Miami Thoracic Surgeons Achieve Pain Control With Minimal or No Opioids

PainRelief.com Interview with:
Dao Minh Nguyen, MD, MSc FRCSC FACS
Thoracic Cancers Group Go-Lead
Sylvester Comprehensive Cancer Center
University of Miami Miller School of Medicine

PainRelief.com: What is the background for this study?

Response: Patients undergoing thoracic surgery operations experience significant acute incisional pain as well as chronic pain many months after.

The mainstay of treatment is based on frequent use of potent and addictive-prone opioids such as hydromorphone, oxycodone at high dosages and long duration.
There is a high incidence of persistent opioid users and chronic opioids users in surgical patient population. This certainly contributes to the opioid epidemic in the USA and worldwide.

We implemented a peri-operative care protocol for patients undergoing thoracic surgery operations called Enhanced Recovery after Thoracic Surgery (ERATS). The overarching goal of ERATS is to streamline care for thoracic surgery patients particularly in the postoperative period to mitigate pain with opioid-free strategy, to minimize postoperative complications, rapid return to baseline states and safe, early discharge home. This protocol follows guidelines of the ERAS principles and is developed for thoracic patients to address their unique needs.

Once pain is adequately addressed with opioid-free strategy with elimination of opioid-associated side effects, rapid recovery after surgery can be achieved.

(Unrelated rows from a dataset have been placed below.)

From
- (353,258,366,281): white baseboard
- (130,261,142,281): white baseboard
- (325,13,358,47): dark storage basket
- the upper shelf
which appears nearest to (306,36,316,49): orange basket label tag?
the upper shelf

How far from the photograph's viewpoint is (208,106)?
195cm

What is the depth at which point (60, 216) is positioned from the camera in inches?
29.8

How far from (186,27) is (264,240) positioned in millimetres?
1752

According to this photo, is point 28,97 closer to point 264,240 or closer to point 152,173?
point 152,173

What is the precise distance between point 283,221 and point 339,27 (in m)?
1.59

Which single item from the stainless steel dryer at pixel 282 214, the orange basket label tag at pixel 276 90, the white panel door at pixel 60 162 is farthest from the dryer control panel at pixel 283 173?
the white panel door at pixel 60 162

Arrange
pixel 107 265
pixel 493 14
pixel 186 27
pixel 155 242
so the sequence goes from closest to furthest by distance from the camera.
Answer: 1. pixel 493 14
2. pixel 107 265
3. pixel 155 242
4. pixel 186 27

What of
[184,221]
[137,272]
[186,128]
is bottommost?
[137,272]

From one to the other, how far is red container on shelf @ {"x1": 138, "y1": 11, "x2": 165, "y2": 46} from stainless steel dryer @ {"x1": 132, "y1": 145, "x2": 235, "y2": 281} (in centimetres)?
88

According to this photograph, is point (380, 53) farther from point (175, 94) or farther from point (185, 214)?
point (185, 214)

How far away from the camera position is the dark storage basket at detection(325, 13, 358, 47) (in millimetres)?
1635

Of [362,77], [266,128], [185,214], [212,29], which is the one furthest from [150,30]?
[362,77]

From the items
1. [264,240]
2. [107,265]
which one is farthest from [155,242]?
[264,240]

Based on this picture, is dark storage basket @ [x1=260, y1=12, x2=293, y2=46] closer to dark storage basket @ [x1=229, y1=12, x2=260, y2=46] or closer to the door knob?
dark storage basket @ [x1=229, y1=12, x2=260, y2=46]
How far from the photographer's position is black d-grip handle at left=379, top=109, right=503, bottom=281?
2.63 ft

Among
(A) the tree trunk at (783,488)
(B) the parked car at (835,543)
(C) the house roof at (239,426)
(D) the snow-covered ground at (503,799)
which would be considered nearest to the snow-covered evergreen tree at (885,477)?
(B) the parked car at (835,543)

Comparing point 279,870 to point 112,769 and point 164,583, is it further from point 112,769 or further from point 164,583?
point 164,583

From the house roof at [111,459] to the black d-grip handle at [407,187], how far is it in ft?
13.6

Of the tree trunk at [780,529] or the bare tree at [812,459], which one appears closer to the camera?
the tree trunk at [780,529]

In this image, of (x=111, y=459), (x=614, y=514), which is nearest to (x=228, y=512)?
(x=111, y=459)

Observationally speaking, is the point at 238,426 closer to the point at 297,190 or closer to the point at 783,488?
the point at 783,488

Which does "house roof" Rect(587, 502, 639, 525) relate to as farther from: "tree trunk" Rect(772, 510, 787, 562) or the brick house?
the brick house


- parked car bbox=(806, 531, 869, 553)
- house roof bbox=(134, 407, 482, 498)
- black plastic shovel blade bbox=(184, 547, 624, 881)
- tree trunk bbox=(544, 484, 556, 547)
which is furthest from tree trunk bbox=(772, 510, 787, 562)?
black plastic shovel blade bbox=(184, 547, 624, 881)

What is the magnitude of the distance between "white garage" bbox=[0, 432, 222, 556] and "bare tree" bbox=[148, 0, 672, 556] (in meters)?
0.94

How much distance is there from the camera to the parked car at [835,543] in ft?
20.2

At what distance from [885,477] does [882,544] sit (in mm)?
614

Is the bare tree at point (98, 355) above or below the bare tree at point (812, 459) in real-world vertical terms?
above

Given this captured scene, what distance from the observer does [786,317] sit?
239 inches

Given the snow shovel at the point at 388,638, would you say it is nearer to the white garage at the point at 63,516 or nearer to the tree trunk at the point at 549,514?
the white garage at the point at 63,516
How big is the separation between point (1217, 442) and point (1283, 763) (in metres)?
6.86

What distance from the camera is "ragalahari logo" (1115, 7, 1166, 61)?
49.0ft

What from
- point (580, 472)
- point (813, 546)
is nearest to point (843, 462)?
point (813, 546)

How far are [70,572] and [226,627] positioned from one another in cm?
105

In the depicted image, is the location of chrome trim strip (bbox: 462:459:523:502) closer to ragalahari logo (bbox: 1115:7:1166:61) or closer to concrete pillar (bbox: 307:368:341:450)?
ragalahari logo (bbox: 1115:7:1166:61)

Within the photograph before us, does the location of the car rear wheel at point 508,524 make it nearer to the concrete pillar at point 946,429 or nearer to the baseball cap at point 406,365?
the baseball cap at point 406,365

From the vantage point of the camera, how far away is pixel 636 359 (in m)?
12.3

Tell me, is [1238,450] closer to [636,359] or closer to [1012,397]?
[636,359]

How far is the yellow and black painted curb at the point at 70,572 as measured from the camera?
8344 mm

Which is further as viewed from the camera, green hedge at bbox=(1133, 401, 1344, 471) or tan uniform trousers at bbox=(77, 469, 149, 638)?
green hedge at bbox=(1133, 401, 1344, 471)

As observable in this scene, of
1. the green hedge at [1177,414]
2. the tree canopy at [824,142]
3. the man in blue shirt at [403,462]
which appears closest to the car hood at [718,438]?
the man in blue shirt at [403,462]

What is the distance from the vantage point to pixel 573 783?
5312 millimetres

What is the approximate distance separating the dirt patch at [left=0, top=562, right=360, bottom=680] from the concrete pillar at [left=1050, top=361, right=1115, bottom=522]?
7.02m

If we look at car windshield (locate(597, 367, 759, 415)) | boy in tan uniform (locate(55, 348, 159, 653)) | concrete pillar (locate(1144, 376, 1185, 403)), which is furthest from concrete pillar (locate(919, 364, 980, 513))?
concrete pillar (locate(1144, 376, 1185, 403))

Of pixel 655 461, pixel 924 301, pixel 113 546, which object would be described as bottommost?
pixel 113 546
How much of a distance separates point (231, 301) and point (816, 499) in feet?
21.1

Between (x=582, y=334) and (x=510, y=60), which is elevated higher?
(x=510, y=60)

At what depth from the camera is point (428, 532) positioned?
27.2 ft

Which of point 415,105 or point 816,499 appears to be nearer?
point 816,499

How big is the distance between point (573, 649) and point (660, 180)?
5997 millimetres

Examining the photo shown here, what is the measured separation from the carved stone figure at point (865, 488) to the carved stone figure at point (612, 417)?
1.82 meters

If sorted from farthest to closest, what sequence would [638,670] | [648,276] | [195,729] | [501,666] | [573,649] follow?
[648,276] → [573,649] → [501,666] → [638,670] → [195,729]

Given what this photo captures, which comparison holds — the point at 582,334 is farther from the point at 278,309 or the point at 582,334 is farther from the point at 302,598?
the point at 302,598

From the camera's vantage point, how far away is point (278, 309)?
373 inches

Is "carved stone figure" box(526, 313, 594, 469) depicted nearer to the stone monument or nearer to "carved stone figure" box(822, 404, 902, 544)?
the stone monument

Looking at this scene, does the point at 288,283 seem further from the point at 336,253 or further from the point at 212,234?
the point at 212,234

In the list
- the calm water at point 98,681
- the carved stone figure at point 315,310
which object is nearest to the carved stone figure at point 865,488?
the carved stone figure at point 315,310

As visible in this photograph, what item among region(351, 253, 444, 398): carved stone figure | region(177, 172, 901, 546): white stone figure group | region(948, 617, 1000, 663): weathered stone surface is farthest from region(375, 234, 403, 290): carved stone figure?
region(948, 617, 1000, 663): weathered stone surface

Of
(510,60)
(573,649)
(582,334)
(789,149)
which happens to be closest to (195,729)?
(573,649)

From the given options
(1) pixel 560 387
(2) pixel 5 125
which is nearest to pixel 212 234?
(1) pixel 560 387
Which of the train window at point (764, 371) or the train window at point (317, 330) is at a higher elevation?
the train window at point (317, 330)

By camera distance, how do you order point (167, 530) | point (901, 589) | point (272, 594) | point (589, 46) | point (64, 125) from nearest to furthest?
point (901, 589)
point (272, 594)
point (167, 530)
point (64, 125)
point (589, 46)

We routinely perform intraoperative intercostal nerve blocks under direct vision by infiltrating the soft-tissue surrounding 9 to 10 intercostal nerves with long-acting local anesthetic agent Exparel® admixed with the rapid-acting anesthetic agent bupivacaine. This is a form of regional analgesia. We also infiltrate the skin incisions with the local anesthetic mixture. Patients are prescribed schedule round-the-clock oral non-opioid analgesics Tylenol, gabapentin and a non-steroidal anti-inflammatory drugs (NSAIDs) such Toradol, Motrin or Celebrex. Mild opioid such as Tramadol and low-dose of oxycodone are available on needed-basis for rescue pain management.

This ERATS protocol was implemented in February 2018 and is our main postoperative care protocol ever since. Its performance was regularly reviewed, and protocol updated to achieve optimal postoperative outcomes. The optimized ERATS protocol was implemented in 1/1/2020.

PainRelief.com: What are the main findings?

Response: We observed that patients cared by this optimized protocol have less pain, use less opioid in hospital and have shorter length of stay and lower rates of complications. That prompted us to do this study to objectively and quantitatively assess the opioid utilization in the postoperative period (both in-hospital and after discharges) of optimized ERATS patients.

The main findings are 60% of patients were discharged home after a major thoracic operations without opioid prescriptions, the remaining 40% only use low dose of opioids mainly the mild non-addictive synthetic opioid tramadol. Patients of the entire cohort described average postoperative pain of 2 (range 0-3) using a 0-to-10 scale (0: no pain, 10: most excruciating pain). They use an equivalent of 1 to 1.5 tablets of 5-mg oxycodone. Those patients going home without the need of opioid prescriptions had much less pain and use little if at all any opioid while in hospital.

Another important finding is the very low rate of persistent opioid use (defined as opioid use within 180 days of the index operation) compared to those discharged with opioid prescriptions and did fill them for use. The significance of this study is to demonstrate that opiod-free pain management after thoracic surgery is possible in most of our patients, less prolonged need for opioid in this subgroup of patient population our ability to identify clinico-demographic factors associated with opioid-free discharges that can be exploited to increase even higher incidence of opioid-free patient population

PainRelief.com: What should readers take away from your report?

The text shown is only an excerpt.